En 1956, il rencontre Jacqueline, qu’il
épouse en juillet 1957 : l’amour qui ouvre à l’Autre. Ils
s’installent près de Dunkerque. Ils déménageront plusieurs fois, mais
demeureront près du rivage dunkerquois.
1959 : ce sont les débuts surréalistes
et la rencontre d’André Breton. En 1960-61, il est professeur au lycée de
Dunkerque. Il entretient de nombreux contacts avec des poètes surréalistes.
L’hésitation va progressivement s’accuser entre le surréalisme et une autre voie, indiquée par Jean Malrieu, dont l’influence sera capitale. 1971 : autre rencontre décisive : Bernard Noël. L’écriture est constamment interrogée. La violence de la quête culmine entre 1970 et 1977. Il finira par tourner le dos au surréalisme.
La crise se dénoue. Parallèlement
s'opère la recherche d’un sacré
sans théologie, qui s’accompagne d’un intérêt croissant pour l’histoire
des religions et spiritualités - en particulier le bouddhisme zen et la
mentalité des Dogons. Le poète fréquente aussi des peintres. Il écrit de
nombreux articles critiques, parallèlement à son activité poétique. Il
collabore avec des peintres ou des graveurs, dans des recueils à tirage
limité.
Les
voyages en France sont nombreux. Différentes régions (la Bourgogne, les
Causses, l’Auvergne, l’Aubrac, Saint-Pierre-de-Chartreuse, surtout…)
marquent son univers mental par leurs paysages et leurs monuments.
L'oeuvre devient plus apaisée :
célébration du monde et quête de soi cheminent de concert. Le je : une trace
à peine, un effacement à peine écrit, une écriture perpétuellement
interrogeante, un acte dépourvu de tout narcissisme.

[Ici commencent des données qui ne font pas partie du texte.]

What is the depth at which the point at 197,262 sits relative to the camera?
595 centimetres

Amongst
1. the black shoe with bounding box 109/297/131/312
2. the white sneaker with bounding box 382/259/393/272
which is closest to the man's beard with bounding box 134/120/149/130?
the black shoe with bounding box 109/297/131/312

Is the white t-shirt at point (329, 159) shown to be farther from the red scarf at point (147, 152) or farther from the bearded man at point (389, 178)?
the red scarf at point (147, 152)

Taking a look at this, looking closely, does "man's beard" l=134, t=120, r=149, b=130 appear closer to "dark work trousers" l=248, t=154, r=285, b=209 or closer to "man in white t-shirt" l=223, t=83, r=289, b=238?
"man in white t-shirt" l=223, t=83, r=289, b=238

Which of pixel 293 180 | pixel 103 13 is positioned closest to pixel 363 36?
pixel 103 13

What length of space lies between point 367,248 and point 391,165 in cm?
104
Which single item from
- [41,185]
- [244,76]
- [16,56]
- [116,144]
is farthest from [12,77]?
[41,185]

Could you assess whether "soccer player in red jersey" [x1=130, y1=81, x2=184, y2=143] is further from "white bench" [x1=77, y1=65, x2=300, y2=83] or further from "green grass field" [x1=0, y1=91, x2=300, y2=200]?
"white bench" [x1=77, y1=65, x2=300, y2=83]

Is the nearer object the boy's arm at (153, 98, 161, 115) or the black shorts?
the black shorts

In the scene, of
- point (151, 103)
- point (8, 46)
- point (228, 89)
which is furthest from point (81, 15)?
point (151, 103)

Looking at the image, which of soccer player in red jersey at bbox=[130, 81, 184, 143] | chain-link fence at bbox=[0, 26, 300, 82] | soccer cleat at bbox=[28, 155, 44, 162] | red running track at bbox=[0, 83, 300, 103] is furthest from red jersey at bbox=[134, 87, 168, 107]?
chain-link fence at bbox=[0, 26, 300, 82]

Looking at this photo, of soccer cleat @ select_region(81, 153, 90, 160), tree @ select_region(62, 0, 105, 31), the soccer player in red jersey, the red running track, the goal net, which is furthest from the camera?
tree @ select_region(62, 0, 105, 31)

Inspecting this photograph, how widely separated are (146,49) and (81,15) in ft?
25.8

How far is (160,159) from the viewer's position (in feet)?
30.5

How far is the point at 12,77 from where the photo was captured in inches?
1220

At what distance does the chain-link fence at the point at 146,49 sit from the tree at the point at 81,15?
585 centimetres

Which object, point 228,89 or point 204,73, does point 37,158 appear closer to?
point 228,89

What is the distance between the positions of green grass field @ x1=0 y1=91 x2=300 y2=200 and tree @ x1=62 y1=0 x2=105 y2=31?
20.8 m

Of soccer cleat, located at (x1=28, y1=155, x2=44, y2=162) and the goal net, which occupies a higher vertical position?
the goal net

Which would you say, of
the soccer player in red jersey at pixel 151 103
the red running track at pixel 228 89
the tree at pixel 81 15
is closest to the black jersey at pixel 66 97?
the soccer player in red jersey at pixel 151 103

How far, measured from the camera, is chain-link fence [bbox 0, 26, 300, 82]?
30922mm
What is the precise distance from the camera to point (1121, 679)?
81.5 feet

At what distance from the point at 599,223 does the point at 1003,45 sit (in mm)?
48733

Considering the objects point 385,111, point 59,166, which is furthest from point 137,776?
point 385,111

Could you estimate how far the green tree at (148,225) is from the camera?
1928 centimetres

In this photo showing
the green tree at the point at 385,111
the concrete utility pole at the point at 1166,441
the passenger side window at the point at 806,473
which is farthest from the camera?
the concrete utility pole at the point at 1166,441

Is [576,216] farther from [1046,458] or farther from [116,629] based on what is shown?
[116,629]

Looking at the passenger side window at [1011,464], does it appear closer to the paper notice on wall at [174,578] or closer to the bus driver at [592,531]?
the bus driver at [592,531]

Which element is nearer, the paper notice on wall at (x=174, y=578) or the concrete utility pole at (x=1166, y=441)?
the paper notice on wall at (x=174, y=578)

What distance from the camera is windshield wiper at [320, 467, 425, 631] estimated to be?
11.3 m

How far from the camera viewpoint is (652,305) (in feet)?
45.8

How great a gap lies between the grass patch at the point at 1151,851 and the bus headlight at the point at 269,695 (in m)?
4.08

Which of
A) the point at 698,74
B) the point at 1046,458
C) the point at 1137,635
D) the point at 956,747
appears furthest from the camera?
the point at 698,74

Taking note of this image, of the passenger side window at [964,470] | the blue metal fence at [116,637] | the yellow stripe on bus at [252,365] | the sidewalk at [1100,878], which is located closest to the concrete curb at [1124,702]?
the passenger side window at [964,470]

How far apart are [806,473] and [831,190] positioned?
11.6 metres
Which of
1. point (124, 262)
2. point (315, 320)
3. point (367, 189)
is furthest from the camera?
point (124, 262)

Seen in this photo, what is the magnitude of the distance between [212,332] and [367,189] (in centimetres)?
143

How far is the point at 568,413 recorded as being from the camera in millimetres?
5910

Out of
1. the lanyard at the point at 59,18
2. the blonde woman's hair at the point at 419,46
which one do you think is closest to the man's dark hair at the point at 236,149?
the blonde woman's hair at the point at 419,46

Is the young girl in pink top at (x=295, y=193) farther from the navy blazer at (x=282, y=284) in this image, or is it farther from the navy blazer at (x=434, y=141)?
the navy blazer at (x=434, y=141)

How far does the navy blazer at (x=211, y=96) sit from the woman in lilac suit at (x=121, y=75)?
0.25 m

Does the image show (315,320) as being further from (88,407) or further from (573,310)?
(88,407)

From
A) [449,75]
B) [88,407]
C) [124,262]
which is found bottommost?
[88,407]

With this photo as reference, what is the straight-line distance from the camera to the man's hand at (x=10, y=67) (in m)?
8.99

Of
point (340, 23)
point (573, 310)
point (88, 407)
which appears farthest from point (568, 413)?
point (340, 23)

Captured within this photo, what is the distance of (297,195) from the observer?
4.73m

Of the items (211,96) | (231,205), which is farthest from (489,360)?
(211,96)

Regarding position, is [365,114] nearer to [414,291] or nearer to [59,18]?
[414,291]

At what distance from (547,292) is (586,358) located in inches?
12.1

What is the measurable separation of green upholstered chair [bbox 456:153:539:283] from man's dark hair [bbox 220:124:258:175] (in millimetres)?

Les textes de Pierre Dhainaut vont de
plus en plus osciller entre deux formes complémentaires : le poème bref,
proche du haïku, et le poème plus ample. Flux et reflux, mais toujours, de
l’une à l’autre, la simplicité et la vigilance, mêlée de gratitude ou
d’acquiescement, face au monde - au vent, aux pierres, à la mer - toujours
plus aiguës.
1) Principaux ouvrages de Pierre Dhainaut
Le poème commencé, Mercure de France (1969) ; Bulletin d'enneigement, Sud (1974) ; Jour contre jour, Oswald (1975) ; Au plus bas du mot, J.-M. Laffont (1980) ; Terre des voix, Rougerie (1985) ; Fragments d'espace ou de matin, Hautécriture (1988) ; Mis en arbre d'échos, Motus (1991) ; Fragments et louanges, Arfuyen, 1993 ; Dans la lumière inachevée, Mercure de France, 1996 ; Passage par le choeur, La Bartavelle, 1996 ; Paroles dans l'approche, L'Arrière-pays, 1997 ; A travers les commencements, Paroles d'Aube, 1999 ; Introduction au large, Arfuyen, 2001 ; Relèves de veilles (avec la collaboration de Jacques Clauzel, Alain Lucien Benoît, 2001 ; Voix d'ensemble, éditions des Deux-Siciles, 2002.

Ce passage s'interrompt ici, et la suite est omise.